But he arose, crossed his hands and said: "So may God help me, that I shall go to Malborg and even across oceans. So may Christ bless me, that I shall look for her until the last breath of my nostrils, and that I shall not cease until I perish. It is easier for me to fight the Germans, and meet them in arms, than for this orphan to moan under ground. Oh, easier! easier!"
And he said that, as always when he mentioned Danusia, with such rapture, with such pain, that his words broke off as if some one had clutched him by the throat.
The princess recognized that it would be useless to turn him aside, and that if anybody wanted to detain him it must be by chaining him and casting him under ground.

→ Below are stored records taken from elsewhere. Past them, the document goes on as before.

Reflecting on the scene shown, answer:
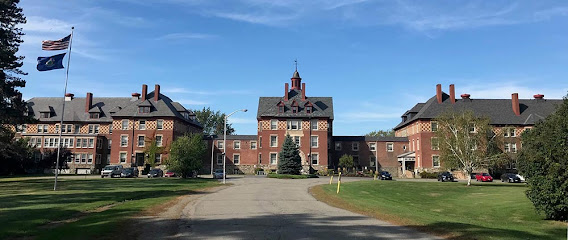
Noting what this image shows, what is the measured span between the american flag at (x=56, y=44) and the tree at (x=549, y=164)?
106ft

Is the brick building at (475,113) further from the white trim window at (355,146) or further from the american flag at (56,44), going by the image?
the american flag at (56,44)

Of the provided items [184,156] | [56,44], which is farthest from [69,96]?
[56,44]

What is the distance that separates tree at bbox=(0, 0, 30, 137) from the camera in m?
34.5

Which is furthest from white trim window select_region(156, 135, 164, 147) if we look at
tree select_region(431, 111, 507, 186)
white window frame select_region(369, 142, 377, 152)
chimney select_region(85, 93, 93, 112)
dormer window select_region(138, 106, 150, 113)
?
tree select_region(431, 111, 507, 186)

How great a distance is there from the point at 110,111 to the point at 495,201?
210 ft

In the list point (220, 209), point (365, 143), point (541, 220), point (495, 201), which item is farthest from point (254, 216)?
point (365, 143)

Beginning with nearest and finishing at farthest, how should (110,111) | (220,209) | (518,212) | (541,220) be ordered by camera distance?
(220,209) → (541,220) → (518,212) → (110,111)

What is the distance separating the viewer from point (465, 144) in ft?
147

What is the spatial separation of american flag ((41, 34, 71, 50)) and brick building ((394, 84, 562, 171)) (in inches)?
2123

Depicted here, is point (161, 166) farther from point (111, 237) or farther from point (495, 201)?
point (111, 237)

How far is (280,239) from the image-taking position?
10172 millimetres

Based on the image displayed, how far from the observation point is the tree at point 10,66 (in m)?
34.5

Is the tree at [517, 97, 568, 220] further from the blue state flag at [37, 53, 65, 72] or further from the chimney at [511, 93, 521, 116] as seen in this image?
the chimney at [511, 93, 521, 116]

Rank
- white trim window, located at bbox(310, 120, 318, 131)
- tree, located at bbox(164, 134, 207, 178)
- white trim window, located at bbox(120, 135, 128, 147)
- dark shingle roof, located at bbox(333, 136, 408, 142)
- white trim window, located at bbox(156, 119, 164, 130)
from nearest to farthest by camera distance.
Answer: tree, located at bbox(164, 134, 207, 178) → white trim window, located at bbox(156, 119, 164, 130) → white trim window, located at bbox(120, 135, 128, 147) → white trim window, located at bbox(310, 120, 318, 131) → dark shingle roof, located at bbox(333, 136, 408, 142)
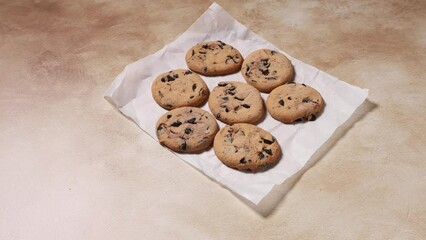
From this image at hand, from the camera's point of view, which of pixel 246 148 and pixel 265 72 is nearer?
pixel 246 148

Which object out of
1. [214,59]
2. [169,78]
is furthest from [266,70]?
[169,78]

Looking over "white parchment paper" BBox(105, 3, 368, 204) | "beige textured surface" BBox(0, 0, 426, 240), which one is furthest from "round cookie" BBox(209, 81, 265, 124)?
"beige textured surface" BBox(0, 0, 426, 240)

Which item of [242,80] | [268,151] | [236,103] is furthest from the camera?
[242,80]

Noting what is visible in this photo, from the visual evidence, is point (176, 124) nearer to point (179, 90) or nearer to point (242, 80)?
point (179, 90)

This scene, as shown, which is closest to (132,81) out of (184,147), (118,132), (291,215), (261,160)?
(118,132)

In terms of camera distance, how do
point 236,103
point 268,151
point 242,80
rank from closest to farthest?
point 268,151 → point 236,103 → point 242,80

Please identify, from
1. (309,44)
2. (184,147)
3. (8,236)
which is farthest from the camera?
(309,44)

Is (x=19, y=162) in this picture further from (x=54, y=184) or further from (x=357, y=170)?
(x=357, y=170)
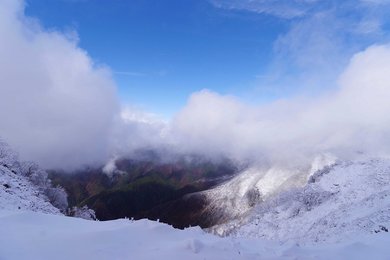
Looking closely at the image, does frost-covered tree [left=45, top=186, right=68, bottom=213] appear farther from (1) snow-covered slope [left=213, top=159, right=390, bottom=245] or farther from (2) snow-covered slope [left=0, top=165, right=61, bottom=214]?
(1) snow-covered slope [left=213, top=159, right=390, bottom=245]

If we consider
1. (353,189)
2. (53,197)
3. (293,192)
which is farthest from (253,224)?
(53,197)

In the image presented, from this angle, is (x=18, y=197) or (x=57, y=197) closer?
(x=18, y=197)

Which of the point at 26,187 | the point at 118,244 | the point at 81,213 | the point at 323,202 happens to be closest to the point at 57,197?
the point at 81,213

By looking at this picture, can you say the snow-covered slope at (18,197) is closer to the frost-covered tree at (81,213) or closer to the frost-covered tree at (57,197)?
the frost-covered tree at (81,213)

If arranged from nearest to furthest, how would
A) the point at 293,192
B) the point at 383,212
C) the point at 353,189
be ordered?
the point at 383,212 < the point at 353,189 < the point at 293,192

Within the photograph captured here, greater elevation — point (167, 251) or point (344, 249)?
point (167, 251)

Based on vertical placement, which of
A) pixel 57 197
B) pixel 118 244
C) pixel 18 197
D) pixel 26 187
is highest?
pixel 57 197

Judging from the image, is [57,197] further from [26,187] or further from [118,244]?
[118,244]

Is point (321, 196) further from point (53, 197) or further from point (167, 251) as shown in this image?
point (167, 251)

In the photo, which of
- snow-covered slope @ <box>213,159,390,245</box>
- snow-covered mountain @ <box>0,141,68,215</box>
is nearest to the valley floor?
snow-covered mountain @ <box>0,141,68,215</box>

But Zbyszko could not leave at once. Knights of that day were not allowed to heed any obstacles, but he was not permitted to break the knightly custom that required the winner in a duel to spend a whole day on the field of combat, until the following midnight, and this in order to show that he remained master of the field of battle and to show his readiness for another fight, should any of the relatives or friends of the defeated wish to challenge him to such.
This custom was even observed by whole armies, which thus sometimes lost advantages which might accrue from haste after the victory. Zbyszko did not even attempt to evade that inexorable law, and refreshing himself, and afterward putting on his armor, he lingered until midnight in the castle yard, under the clouded wintry sky, awaiting the foe that could not come from anywhere.
At midnight, when the heralds finally announced his victory by sound of trumpet, Mikolaj of Dlugolas invited him to supper and at the same time to a council with the prince.
CHAPTER V.
The prince was the first to take the floor at the consultation and spoke as follows:
"It is bad that we have no writing nor testimony against the counts. Although our suspicions may be justified, and I myself think that they and nobody else captured Jurand's daughter, still what of it? They will deny it. And if the grand master asks for proofs, what shall I show him? Bah! even Jurand's letter speaks in their favor."